Liberaldemokraten als stärkste Oppositionsfraktion?

Es ist durchaus denkbar, dass die Tories nicht einmal die stärkste Oppositionsfraktion im Unterhaus sind. Dies würde einen erheblichen Einflussverlust bedeuten: Die offizielle Opposition bildet ein Schattenkabinett, hat das Recht, Ausschüsse zu leiten, und erhält im Parlament deutlich mehr Redezeit als kleinere Parteien.

Diese Rolle könnte den Liberaldemokraten zufallen. Parteichef Ed Davey sorgt im Wahlkampf mit aufsehenerregenden Stunts wie Bungee-Jumping dafür, dass die Partei im Gespräch bleibt. Vor allem in Südengland gelten die «Libdems» manchen Konservativen als Alternative.

Die Tories stehen bereits vor der Frage, wie es nach der erwarteten Wahlniederlage weitergeht. Laut Experte Bale spielt es eine wichtige Rolle, wer überhaupt im Parlament verbleibt. Mehrere Kabinettsmitglieder sind gefährdet, darunter auch Penny Mordaunt – weltweit bekannt geworden, als sie bei der Krönung von König Charles ein Schwert trug -, die als Favoritin des moderaten Parteiflügels gilt.

Außer ihr stehen Ex-Innenministerin Suella Braverman und Wirtschaftsministerin Kemi Badenoch für die Sunak-Nachfolge bereit.

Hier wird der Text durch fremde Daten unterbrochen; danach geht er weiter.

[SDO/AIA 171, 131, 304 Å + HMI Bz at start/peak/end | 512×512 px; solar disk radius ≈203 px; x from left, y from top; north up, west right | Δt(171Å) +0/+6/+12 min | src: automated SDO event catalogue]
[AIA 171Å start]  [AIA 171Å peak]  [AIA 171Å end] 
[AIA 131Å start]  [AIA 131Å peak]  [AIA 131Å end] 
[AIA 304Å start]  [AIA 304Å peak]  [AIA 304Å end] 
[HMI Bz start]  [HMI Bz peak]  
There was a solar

Laut «Times» wurden für beide bereits entsprechende Websites vorbereitet. Braverman und Badenoch sind Vertreterinnen des rechtskonservativen Parteiflügels. Unter ihrer Führung würden sich die Tories noch stärker zu einem Ersatz für eine rechtspopulistische Partei entwickeln als bisher, sagt Bale.

«Mr. Brexit» als Problem für die Konservativen 

Fraglich ist jedoch, ob die Tories sich in der Opposition behaupten können. Denn dieser Platz ist bereits besetzt: von Nigel Farage, der maßgeblich den Brexit vorangetrieben hat, und seiner Partei Reform UK. Mit Angriffen gegen Migranten und Kritik an der Konservativen Partei hat Farage, der für seine Nähe zu US-Präsidentschaftsbewerber Donald Trump und seine Zurückhaltung gegenüber Kremlchef Wladimir Putin bekannt ist, den Druck auf Sunak von rechts erhöht.

In Umfragen liegt Reform knapp hinter, mitunter sogar vor den Tories. Weil in Großbritannien nur der Wahlkreissieger einen Sitz im Parlament erhält, dürften die Rechtspopulisten zwar nur wenige Mandate einsammeln. Aber sie kosten die Konservativen entscheidende Stimmen. «Farage ist nicht der Hauptgrund, warum die Tories geschlagen wirken», fasst es Bale zusammen. «Aber er hat die ohnehin schon schlechte Lage für sie noch schlimmer gemacht.»